**Stored entries:**
start

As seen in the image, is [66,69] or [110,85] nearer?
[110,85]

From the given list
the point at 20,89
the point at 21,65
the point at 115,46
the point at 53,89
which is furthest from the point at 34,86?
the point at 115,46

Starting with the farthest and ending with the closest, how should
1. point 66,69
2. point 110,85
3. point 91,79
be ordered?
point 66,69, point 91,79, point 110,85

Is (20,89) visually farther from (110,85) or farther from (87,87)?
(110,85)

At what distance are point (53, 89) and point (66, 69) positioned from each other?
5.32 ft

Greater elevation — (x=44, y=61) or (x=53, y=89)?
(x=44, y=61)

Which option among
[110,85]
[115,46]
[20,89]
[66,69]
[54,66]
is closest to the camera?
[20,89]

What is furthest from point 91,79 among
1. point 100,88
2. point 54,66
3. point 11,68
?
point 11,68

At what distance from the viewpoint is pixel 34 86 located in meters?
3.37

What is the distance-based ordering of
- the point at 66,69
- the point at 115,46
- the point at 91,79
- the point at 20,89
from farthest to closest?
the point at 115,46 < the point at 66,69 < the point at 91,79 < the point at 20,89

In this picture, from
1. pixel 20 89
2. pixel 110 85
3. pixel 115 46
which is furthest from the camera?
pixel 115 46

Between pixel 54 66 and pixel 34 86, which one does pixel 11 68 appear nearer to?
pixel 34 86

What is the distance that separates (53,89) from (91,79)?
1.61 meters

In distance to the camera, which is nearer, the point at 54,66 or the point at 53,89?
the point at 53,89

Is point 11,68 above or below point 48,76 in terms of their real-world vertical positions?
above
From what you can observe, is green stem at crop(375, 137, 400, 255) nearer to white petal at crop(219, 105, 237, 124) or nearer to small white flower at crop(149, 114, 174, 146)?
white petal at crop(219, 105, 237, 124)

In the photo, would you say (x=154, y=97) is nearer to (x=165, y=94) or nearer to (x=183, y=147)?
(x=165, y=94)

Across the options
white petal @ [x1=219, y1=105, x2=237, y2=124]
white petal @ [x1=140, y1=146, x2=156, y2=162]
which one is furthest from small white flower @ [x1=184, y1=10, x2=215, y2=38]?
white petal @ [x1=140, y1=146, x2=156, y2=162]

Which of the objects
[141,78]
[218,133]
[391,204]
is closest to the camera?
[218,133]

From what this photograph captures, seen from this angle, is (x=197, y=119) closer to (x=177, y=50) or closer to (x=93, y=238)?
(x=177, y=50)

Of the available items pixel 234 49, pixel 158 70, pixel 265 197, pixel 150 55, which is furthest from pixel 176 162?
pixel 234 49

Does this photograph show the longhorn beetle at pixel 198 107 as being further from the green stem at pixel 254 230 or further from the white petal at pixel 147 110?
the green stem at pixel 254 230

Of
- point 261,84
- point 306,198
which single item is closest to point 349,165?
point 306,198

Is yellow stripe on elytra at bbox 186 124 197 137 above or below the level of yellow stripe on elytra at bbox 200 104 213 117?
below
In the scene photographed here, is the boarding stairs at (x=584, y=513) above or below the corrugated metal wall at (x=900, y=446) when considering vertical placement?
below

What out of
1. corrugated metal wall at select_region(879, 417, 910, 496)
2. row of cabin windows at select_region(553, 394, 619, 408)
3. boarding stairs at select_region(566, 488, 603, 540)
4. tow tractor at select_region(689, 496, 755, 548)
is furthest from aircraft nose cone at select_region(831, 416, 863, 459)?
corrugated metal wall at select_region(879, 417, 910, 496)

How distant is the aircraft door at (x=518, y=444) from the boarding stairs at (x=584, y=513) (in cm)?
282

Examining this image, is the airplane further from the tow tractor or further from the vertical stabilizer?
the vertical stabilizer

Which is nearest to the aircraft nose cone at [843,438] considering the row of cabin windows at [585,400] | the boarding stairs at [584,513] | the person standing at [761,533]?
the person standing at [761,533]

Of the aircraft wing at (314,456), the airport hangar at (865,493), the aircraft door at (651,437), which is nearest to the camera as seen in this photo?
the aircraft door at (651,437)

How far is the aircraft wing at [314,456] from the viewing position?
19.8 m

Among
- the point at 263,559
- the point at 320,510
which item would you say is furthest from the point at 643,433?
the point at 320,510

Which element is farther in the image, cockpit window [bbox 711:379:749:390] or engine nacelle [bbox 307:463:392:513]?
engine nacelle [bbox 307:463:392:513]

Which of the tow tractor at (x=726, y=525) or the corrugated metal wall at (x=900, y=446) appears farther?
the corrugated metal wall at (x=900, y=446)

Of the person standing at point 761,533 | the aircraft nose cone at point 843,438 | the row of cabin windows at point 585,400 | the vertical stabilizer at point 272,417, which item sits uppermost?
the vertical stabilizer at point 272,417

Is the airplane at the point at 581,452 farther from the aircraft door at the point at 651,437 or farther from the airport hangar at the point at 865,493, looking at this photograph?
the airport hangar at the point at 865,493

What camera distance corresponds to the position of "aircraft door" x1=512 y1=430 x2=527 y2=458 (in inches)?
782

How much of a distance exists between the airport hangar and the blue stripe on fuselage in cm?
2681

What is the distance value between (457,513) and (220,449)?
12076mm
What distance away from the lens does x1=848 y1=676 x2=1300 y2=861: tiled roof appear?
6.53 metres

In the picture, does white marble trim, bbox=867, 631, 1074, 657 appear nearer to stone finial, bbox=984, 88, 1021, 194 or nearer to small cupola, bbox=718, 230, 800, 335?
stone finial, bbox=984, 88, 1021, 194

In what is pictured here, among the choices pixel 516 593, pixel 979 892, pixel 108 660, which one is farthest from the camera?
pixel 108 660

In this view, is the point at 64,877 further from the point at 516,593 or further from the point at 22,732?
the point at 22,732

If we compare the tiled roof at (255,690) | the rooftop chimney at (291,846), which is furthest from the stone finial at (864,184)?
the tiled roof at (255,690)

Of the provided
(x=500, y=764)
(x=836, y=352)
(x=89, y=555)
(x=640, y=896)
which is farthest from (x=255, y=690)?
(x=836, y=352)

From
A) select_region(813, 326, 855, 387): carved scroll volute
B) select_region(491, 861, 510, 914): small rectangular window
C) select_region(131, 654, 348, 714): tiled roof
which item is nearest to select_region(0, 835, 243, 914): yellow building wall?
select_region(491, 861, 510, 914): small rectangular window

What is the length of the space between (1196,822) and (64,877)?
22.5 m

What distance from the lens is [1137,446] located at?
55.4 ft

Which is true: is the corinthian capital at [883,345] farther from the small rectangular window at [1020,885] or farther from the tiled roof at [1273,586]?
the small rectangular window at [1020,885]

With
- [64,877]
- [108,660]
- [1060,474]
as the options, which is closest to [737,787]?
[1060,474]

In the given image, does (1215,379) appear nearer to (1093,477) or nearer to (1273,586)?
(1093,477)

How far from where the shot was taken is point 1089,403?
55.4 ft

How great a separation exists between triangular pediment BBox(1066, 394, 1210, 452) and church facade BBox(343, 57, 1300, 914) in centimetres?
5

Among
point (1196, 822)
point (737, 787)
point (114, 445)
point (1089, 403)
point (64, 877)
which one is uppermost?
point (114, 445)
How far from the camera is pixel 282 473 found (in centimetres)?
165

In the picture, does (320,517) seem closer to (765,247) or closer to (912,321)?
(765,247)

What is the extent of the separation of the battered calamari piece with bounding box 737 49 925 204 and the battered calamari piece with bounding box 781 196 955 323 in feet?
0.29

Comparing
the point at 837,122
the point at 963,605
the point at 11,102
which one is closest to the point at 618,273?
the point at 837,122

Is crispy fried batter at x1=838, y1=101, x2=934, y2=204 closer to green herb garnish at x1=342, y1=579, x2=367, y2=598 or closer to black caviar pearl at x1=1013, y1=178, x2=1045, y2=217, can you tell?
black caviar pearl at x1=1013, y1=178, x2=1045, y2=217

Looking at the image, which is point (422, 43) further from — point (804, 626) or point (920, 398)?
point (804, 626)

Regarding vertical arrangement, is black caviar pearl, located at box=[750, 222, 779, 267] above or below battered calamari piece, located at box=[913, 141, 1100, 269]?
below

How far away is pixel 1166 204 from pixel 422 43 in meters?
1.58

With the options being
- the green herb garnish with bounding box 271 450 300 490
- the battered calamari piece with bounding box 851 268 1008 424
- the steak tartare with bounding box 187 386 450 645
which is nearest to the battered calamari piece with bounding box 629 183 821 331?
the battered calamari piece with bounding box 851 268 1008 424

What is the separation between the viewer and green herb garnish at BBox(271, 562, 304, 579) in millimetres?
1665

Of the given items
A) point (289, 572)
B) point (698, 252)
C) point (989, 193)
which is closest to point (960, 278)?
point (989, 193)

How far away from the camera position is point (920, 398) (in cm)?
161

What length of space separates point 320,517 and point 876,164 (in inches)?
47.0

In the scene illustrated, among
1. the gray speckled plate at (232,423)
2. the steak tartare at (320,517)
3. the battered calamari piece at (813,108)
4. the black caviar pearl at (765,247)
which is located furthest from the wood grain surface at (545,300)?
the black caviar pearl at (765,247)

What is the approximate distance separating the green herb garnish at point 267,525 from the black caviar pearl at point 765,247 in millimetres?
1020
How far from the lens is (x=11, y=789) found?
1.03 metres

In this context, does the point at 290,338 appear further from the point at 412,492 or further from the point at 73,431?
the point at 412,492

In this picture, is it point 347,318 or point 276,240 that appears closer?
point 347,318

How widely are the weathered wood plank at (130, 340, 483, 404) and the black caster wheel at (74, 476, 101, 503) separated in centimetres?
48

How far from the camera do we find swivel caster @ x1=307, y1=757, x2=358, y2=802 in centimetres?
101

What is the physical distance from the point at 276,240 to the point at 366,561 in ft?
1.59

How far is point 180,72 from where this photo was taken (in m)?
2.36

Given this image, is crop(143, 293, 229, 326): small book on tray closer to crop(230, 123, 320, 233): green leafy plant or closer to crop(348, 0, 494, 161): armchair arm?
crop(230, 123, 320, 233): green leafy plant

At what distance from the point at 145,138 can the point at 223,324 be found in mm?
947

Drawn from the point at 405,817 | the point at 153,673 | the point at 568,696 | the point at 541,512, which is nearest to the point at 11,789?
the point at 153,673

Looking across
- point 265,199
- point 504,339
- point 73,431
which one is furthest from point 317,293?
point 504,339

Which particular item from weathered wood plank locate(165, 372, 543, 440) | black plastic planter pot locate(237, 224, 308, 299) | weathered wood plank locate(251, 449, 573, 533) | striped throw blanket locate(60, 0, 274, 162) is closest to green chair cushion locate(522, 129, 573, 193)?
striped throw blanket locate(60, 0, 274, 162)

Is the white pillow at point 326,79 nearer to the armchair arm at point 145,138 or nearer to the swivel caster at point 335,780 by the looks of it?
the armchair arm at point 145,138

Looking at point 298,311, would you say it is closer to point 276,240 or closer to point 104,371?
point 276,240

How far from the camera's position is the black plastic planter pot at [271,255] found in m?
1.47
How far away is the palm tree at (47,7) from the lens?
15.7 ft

end

**WRITTEN EXERCISE:** Take the lines from the start of the data through the line containing "point 66,69, point 91,79, point 110,85", inclusive, swap "furthest" for "farthest", and write those lines out with nothing else changed.

**TASK ANSWER:**
As seen in the image, is [66,69] or [110,85] nearer?
[110,85]

From the given list
the point at 20,89
the point at 21,65
the point at 115,46
the point at 53,89
which is farthest from the point at 34,86?
the point at 115,46

Starting with the farthest and ending with the closest, how should
1. point 66,69
2. point 110,85
3. point 91,79
be ordered?
point 66,69, point 91,79, point 110,85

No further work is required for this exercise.